Items listed in a dataset:

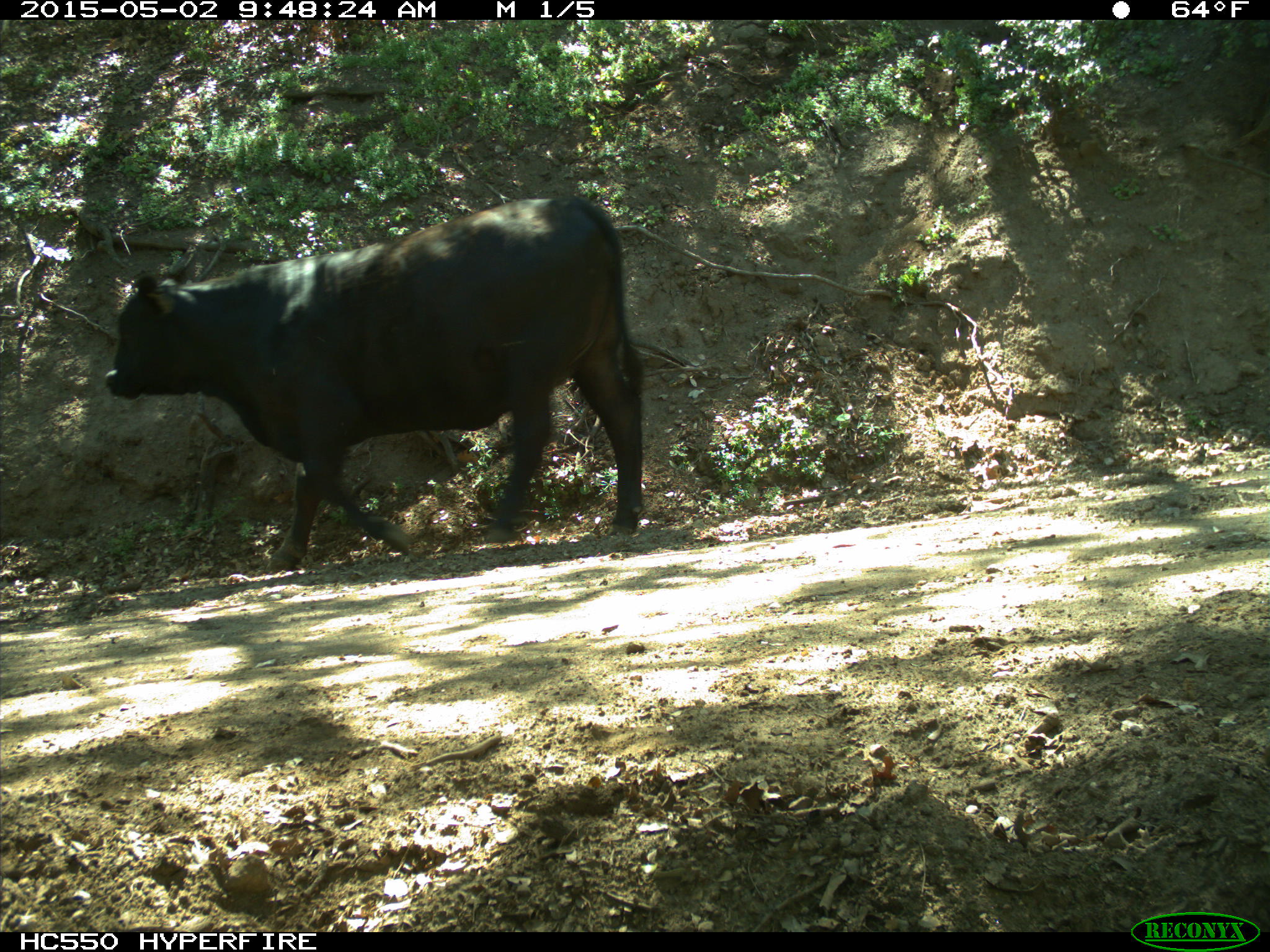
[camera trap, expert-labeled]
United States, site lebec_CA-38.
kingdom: Animalia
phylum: Chordata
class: Mammalia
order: Artiodactyla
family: Bovidae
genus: Bos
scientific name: Bos taurus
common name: domestic cow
Bos taurus (domestic cow).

Task details> Your answer should consist only of the lines from the one with "phylum: Chordata" through the last line of the entries above, retyped exactly.

Result for this exercise>
phylum: Chordata
class: Mammalia
order: Artiodactyla
family: Bovidae
genus: Bos
scientific name: Bos taurus
common name: domestic cow
Bos taurus (domestic cow).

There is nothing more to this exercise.